The Castle Chronicle: HYPE Ripping, Real Stocks On-chain with Dinari, Ostium and RWAs
PLUS: Challenges Faced by New Perp DEXs and the Best Reads from CT
Welcome to Edition 119 of The Castle Chronicle!
If you see this issue on Tuesday, don’t worry, there’s no problem with the publication date! We simply decided to shift our release day from Thursday to Tuesday to give you a better outlook at the beginning of the week.
Here’s what we have for you today:
🔍 Market Watch - Price action & Relevant metrics across sectors and assets
🔬 Research Corner - Discovering Dinari, tokenizing stocks
🏛️ Fundamentals Corner - A deep dive into Ostium, a RWA perp DEX
🏰 Castle Reads - All of Castle’s research you might have missed
📖 Recommended Reads - The best reads from the best researchers on CT
🔍 Market Watch
PRICE ACTION
BTC recently broke out of its accumulation range in a strong, impulsive move and is now taking a breather.
I expect this to develop into a re-accumulation phase; therefore, I am happy to follow any strong momentum in my direction that takes us to new highs from here.
HTF uptrend;
Breakout out of accumulation;
Rising EMAs.
As long as the price stays above the rising EMAs, the momentum cycle remains intact, and strong bullish setups are worth considering.
TOP PERFORMERS
With BTC in a favorable context, this is a prime time to look for relatively stronger performers. In recent weeks, we’ve seen $VIRTUALS and the broader AI-Agents narrative perform very well, so it’s no surprise to see it in the top 5 again this week.
But we already know that; let’s take a look at another strong performer: $HYPE.
After the TGE, $HYPE went pretty bonkers, creating new millionaires. Eventually, it found a top and began moving sideways, followed by a slow bleed downward. Now, we can observe a clear accumulation schematic, indicating the downtrend has stopped and potentially signaling a bullish reversal.
Breakout out of accumulation;
Rising EMAs.
While there is certainly an argument that this is already a bullish trend, I personally am not the biggest fan. When assessing a trend, impulsivity is a crucial factor—I want to see strong candles that leave behind valid demand zones and imbalance. So, while this may qualify as an uptrend in terms of higher highs and higher lows, the way it prints them is not very impressive, and I’m certain there are other cryptos out there showing much greater demand.
To illustrate my point, let’s take a look at the strongest performer this week: $FORM. This chart mostly shows a period of sideways chop that isn’t interesting at all, but then, all of a sudden, huge momentum comes in. This is the type of strength I’m looking for when trying to follow a trend. It shows money entering the market in a significant way. And as long as the price stays above the rising 10/20 EMA, I’m happy to step down to lower timeframes and bet on continuation.
-----
REQUESTS.
[1] Lay out the records as a two-column CSV with the columns record_text and answer, one row per record. Cover only the records from the line containing "this 233×350 image." through the line containing "pavement crack [0, 404, 79, 480]", quoting each field and turning line breaks into spaces.
[2] Pick up the crypto newsletter after its last sentence and keep writing it.
The records and the crypto newsletter come from separate sources.

INFORMATION SUPPLIED.
-----
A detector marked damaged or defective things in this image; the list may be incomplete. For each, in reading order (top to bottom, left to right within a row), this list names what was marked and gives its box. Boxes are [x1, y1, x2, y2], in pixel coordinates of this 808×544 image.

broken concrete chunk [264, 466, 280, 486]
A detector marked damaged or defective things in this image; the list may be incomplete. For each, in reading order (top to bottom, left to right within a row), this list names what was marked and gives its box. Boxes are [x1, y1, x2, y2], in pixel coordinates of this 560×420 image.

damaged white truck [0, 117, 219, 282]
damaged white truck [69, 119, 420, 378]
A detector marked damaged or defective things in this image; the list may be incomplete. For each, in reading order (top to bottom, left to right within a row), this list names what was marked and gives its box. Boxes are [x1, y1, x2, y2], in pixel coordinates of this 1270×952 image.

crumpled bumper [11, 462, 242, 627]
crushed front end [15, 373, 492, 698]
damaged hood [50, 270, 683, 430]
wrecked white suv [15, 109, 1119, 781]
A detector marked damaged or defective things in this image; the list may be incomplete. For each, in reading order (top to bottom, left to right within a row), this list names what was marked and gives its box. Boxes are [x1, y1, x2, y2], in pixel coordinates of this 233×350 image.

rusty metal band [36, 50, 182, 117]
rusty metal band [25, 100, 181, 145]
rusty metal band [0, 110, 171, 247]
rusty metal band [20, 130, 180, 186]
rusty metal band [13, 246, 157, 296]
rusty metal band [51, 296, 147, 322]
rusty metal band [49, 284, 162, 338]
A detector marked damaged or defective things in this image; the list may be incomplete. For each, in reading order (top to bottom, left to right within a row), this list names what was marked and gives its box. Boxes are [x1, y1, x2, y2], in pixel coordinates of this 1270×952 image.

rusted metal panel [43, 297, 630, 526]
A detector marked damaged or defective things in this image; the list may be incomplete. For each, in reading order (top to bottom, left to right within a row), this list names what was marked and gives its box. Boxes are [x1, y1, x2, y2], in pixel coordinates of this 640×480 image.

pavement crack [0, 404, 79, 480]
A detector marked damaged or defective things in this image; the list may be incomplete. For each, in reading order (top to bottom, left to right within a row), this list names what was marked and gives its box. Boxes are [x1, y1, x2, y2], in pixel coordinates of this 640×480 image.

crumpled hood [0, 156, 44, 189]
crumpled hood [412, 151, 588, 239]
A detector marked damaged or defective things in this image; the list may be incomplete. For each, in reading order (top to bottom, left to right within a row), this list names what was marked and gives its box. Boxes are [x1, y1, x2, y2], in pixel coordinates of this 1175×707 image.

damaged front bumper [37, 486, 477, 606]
-----
ANSWERS TO THE EXERCISE.
[1]
record_text,answer
"A detector marked damaged or defective things in this image; the list may be incomplete. For each, in reading order (top to bottom, left to right within a row), this list names what was marked and gives its box. Boxes are [x1, y1, x2, y2], in pixel coordinates of this 233×350 image.","rusty metal band [36, 50, 182, 117] rusty metal band [25, 100, 181, 145] rusty metal band [0, 110, 171, 247] rusty metal band [20, 130, 180, 186] rusty metal band [13, 246, 157, 296] rusty metal band [51, 296, 147, 322] rusty metal band [49, 284, 162, 338]"
"A detector marked damaged or defective things in this image; the list may be incomplete. For each, in reading order (top to bottom, left to right within a row), this list names what was marked and gives its box. Boxes are [x1, y1, x2, y2], in pixel coordinates of this 1270×952 image.","rusted metal panel [43, 297, 630, 526]"
"A detector marked damaged or defective things in this image; the list may be incomplete. For each, in reading order (top to bottom, left to right within a row), this list names what was marked and gives its box. Boxes are [x1, y1, x2, y2], in pixel coordinates of this 640×480 image.","pavement crack [0, 404, 79, 480]"

[2]
Prolonged sideways chop;
Strong move showcasing demand.
That being said, I will keep an eye on $HYPE in case serious momentum starts to build.
NARRATIVE PERFORMANCE
After every sprint, a brief pause is necessary. Last week, we saw a strong green wave, with many coins posting triple-digit percentage gains, so it’s only natural to witness some pullbacks. Overall, most narratives have given up around 10–20% of their gains, with DeFAI and LRT experiencing the largest losses.
Overall, it’s been a rather calm week, but if demand continues to push prices higher, now is a good time to start getting positioned.
Always remember: Risk responsibly, and I’ll see y’all next time!
Not following what I’m talking about? Check out my quick cheatsheet to understand how I approach a chart.
Courtesy of 0x_Vlad - trend-based trader and MentFX student
🔬 Research Corner: Tokenising Stocks through Dinari
I recently saw news about Dinari raising $12.7M in a round led by Hack VC and Blockchange VC. Even though Dinari has been making a lot of noise in recent weeks, I felt it hasn’t received enough attention on Crypto Twitter and our circles.
This is why I decided to write a small piece on it for our dear readers.
So let’s get into it!
WHAT IS DINARI
Dinari transforms U.S. equities into dShares, digital tokens each fully collateralized 1:1 with actual shares of prominent companies such as $Apple, $Tesla, $Nvidia, and $Google. This backing guarantees that each token signifies direct ownership of the corresponding underlying stock.
Unlike other protocols that have offered synthetic exposure (RIP Mirror Protocol on LUNA), all dShares are backed by actual stocks owned by Dinari and held in custody with a regulatory-compliant stockbroker. The dShare represents a claim on the underlying stock, but the ownership remains with Dinari.
Built on the Base L2, the platform provides an API-first solution enabling neobanks, fintechs, and wealthtech companies to integrate U.S. stock exposure directly into their apps, allowing seamless embedding of tokenized equities into existing financial products for their users. This opens the door for traditional Web2 businesses to integrate blockchain-based products without their users even noticing.
The end goal of Dinari is simple: enabling ANYONE with an internet connection to access the US financial system. This can be done either directly through their UI or via various businesses integrating their API.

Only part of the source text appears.